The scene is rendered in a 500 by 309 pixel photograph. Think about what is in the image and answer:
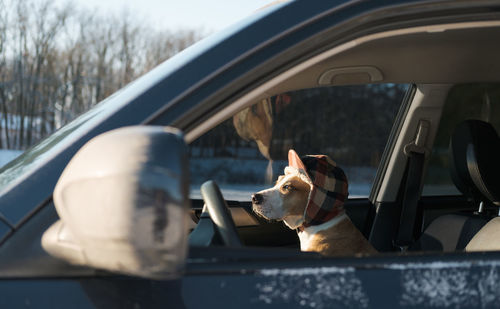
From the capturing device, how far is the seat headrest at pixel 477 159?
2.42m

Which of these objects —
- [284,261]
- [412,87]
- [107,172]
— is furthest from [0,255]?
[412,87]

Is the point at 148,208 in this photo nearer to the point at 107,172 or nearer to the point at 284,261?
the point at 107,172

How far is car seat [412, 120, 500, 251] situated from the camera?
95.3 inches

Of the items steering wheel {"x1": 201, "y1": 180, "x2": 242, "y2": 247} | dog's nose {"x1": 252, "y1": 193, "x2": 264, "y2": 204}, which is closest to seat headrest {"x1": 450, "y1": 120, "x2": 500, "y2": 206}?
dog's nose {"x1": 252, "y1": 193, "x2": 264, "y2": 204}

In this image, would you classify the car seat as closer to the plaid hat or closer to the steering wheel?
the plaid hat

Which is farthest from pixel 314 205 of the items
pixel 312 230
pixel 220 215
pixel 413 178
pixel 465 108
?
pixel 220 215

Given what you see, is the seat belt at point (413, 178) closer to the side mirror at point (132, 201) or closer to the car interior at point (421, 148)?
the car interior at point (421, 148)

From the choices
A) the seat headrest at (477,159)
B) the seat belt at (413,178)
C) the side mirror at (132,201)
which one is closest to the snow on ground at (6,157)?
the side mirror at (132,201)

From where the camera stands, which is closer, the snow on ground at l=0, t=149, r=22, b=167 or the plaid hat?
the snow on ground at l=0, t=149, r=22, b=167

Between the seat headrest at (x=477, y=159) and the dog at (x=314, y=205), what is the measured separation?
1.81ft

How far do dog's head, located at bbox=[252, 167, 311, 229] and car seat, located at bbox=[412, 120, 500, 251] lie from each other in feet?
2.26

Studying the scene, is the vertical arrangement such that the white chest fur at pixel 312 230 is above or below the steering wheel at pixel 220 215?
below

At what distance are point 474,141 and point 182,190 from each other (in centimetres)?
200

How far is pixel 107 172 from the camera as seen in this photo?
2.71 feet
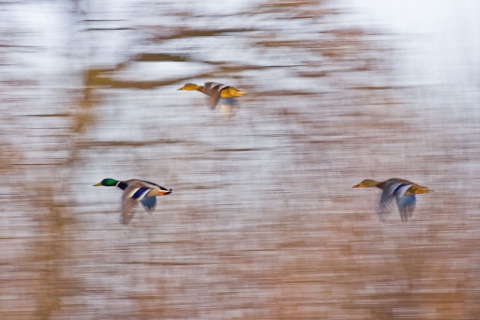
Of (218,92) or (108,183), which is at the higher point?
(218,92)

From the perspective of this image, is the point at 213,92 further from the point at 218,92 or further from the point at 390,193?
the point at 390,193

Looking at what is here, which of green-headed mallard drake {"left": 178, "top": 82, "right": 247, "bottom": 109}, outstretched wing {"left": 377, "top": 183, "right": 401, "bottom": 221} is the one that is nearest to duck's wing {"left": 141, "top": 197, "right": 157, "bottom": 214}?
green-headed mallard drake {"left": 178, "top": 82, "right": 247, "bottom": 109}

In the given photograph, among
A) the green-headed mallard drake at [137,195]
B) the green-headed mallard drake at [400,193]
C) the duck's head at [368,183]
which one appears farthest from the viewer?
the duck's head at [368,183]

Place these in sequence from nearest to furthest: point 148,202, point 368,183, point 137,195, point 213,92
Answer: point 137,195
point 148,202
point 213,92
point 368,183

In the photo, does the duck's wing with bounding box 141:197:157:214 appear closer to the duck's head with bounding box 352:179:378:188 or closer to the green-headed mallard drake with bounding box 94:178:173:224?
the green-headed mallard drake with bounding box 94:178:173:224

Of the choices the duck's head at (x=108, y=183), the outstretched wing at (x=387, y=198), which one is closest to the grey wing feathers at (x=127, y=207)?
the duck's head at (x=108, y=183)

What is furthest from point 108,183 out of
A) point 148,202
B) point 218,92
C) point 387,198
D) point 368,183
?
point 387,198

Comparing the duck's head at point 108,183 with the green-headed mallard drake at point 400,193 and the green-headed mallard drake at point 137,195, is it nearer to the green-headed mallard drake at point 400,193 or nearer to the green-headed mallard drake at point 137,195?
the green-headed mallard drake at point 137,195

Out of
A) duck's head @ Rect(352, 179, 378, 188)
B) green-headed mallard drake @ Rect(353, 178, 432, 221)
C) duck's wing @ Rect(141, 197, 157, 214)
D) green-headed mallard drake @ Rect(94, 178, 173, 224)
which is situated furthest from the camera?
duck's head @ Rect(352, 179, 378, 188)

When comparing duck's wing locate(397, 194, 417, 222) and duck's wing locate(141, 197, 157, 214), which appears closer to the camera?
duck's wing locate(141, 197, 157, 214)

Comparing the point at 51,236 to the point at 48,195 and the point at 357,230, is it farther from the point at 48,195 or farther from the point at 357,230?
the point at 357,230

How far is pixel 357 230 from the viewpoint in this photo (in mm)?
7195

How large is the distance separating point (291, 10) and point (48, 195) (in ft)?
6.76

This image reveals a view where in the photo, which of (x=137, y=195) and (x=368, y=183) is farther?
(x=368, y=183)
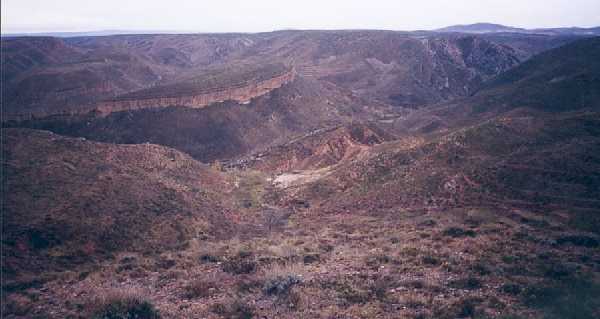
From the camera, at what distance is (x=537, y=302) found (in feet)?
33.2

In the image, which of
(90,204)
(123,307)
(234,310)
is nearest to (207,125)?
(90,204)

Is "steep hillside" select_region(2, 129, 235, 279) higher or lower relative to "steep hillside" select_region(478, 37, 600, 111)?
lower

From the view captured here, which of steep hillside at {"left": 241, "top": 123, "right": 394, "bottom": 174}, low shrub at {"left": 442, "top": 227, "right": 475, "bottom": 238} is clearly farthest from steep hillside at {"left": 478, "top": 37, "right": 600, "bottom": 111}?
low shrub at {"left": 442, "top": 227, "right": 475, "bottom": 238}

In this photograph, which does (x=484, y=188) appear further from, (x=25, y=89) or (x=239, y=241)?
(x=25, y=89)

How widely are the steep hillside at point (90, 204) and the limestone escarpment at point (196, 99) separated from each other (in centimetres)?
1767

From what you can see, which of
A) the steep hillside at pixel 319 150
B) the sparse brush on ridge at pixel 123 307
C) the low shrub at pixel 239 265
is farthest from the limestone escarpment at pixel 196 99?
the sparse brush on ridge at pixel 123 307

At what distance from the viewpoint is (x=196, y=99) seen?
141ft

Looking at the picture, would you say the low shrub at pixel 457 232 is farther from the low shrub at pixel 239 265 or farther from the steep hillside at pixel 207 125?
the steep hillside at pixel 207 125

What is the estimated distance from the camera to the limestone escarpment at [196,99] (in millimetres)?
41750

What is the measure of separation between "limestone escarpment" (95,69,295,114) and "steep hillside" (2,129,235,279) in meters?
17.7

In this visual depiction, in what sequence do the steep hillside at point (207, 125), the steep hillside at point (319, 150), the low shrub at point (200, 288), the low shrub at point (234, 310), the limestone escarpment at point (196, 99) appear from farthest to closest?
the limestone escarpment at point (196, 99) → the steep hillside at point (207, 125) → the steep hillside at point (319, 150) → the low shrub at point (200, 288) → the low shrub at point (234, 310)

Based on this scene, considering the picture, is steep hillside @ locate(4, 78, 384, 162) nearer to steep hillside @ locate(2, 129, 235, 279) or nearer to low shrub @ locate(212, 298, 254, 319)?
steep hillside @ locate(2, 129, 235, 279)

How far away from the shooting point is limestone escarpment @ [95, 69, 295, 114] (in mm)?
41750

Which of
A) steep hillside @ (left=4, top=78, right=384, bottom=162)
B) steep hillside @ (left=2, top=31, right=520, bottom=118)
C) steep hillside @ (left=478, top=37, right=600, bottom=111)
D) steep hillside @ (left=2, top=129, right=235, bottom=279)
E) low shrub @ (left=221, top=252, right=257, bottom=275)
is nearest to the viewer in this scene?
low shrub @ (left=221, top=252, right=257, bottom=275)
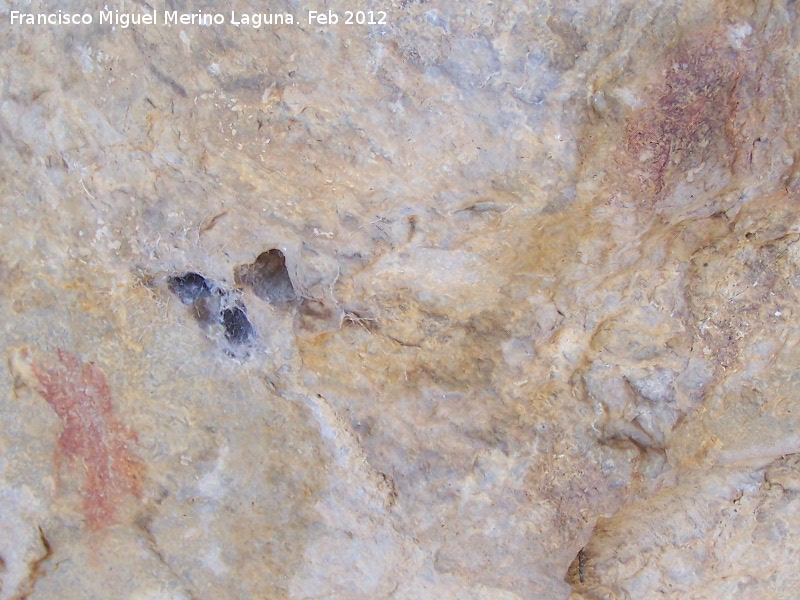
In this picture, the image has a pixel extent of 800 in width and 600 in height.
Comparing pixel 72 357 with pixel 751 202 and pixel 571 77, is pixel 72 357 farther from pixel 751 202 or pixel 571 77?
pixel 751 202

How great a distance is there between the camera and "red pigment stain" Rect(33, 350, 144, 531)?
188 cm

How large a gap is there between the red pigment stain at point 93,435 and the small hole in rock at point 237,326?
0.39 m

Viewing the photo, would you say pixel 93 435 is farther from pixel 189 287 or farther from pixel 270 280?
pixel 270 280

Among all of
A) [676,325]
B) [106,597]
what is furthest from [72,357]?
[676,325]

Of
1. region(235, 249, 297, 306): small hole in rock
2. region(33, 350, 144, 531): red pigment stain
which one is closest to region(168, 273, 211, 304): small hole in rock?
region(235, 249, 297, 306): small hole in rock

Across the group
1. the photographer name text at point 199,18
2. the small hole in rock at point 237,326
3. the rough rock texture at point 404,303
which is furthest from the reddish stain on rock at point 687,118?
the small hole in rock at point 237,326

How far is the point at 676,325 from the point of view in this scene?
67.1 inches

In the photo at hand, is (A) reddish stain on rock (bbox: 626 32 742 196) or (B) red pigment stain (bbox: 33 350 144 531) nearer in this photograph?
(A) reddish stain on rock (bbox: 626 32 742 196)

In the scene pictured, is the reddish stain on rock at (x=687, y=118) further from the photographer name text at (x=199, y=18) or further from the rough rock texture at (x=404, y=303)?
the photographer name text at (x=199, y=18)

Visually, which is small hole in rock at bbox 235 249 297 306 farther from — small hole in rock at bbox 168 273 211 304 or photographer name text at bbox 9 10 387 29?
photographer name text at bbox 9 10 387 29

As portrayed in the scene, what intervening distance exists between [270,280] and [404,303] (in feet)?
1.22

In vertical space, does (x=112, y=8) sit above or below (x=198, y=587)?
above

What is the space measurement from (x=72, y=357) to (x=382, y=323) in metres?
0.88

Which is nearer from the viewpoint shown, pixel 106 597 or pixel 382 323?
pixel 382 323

Problem statement> Copy out the data word for word, from the line containing "Which is nearer" through the end of the data.

Written answer>
Which is nearer from the viewpoint shown, pixel 106 597 or pixel 382 323?
pixel 382 323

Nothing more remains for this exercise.